Taking Vitamins Goes High-Tech

By: Mike Montgomery

When you think of highly personalized, tech-oriented health care, you tend to think of the type-A Silicon Valley personalities who obsess over life hacks. But the ideal first patients for Vitagene, a startup that customizes supplement packages, turned out to be an unexpected group: weight-loss-surgery patients. The surgery makes it necessary for patients to take a medically required list of nutrients, which means they are the perfect group to test the idea that by marrying science and technology, dietary supplements can move past the hype and into the realm of solid science.

Supplements are a $32 billion per year market that is increasingly popular with entrepreneurs.
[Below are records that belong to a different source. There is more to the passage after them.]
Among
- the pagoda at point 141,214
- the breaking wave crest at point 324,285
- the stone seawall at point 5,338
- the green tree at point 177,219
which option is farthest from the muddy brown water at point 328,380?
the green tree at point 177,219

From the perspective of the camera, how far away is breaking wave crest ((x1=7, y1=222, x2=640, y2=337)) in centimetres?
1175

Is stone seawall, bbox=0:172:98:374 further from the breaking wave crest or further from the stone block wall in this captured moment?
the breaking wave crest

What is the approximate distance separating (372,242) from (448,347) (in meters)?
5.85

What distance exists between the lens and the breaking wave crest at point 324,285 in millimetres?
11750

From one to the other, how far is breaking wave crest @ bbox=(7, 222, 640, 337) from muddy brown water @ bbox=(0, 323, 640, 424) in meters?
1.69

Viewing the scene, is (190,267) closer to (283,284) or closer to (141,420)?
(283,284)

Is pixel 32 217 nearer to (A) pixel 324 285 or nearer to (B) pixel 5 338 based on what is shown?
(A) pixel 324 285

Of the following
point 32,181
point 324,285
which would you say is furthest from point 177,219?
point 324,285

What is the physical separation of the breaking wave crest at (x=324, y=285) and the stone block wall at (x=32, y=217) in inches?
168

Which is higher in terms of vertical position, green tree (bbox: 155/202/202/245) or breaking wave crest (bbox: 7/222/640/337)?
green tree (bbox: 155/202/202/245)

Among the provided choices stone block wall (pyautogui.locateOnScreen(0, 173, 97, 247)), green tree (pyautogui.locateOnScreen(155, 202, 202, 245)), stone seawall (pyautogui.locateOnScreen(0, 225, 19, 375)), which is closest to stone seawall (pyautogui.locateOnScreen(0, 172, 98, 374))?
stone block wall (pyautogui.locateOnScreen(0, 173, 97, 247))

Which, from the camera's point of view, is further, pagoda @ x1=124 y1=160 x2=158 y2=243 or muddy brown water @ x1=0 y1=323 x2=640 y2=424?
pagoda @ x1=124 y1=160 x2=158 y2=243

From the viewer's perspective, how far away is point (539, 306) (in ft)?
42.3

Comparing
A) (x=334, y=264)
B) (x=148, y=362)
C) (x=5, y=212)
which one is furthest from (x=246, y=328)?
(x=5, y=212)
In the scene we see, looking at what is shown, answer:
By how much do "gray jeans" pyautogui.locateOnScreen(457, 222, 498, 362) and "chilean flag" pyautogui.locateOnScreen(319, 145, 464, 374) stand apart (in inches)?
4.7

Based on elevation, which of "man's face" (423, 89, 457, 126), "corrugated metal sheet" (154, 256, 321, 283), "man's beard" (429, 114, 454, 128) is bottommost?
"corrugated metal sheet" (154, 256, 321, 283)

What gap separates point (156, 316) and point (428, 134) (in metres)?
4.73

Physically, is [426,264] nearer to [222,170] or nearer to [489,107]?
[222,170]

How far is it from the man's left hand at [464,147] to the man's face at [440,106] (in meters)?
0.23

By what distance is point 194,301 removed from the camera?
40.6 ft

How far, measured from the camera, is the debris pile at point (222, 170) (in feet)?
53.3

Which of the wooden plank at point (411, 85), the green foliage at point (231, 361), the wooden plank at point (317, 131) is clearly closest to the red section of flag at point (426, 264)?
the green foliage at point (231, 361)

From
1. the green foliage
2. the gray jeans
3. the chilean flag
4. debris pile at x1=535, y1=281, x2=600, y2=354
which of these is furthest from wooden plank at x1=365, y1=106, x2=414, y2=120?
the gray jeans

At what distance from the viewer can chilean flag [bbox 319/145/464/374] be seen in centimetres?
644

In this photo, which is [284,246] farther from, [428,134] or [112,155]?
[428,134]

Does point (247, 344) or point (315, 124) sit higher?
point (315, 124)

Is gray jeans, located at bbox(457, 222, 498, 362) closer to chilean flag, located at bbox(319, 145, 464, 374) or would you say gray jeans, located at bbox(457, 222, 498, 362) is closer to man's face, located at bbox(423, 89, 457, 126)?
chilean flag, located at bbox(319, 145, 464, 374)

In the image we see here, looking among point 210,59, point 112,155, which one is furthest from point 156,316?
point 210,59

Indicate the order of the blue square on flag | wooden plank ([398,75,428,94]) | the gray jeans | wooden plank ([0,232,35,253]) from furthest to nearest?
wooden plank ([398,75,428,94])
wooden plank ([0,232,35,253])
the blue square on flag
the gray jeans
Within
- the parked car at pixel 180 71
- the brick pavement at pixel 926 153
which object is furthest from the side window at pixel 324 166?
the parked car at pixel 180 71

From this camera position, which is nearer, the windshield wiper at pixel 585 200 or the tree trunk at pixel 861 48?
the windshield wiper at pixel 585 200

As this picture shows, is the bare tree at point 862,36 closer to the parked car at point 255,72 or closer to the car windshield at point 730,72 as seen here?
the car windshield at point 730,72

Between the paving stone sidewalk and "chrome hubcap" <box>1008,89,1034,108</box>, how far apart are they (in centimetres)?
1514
Eric Ryan, the founder of Method cleaning products, has turned his eye to supplements with his new company, Olly. In December, venture capital firm Andreessen Horowitz announced a $2 million seed investment in Nootrobox — a supplement company that markets its pills in attractive little glass bottles labeled “Rise,” “Sprint” and “Yawn.”

Vitagene, a San Francisco-based startup founded two years ago, is the latest guest at this party. The company began working with bariatric surgeons in November, gathering blood tests, genetic profiles and detailed lifestyle and diet assessments from post-surgery patients. Each beta patient now gets a monthly shipment of vitamins and supplements tailored to their own body makeup. Vitagene frequently tweaks the mix as more data comes in from the patient’s doctor. Eventually the company hopes to expand its service to other types of patients and to consumers more broadly.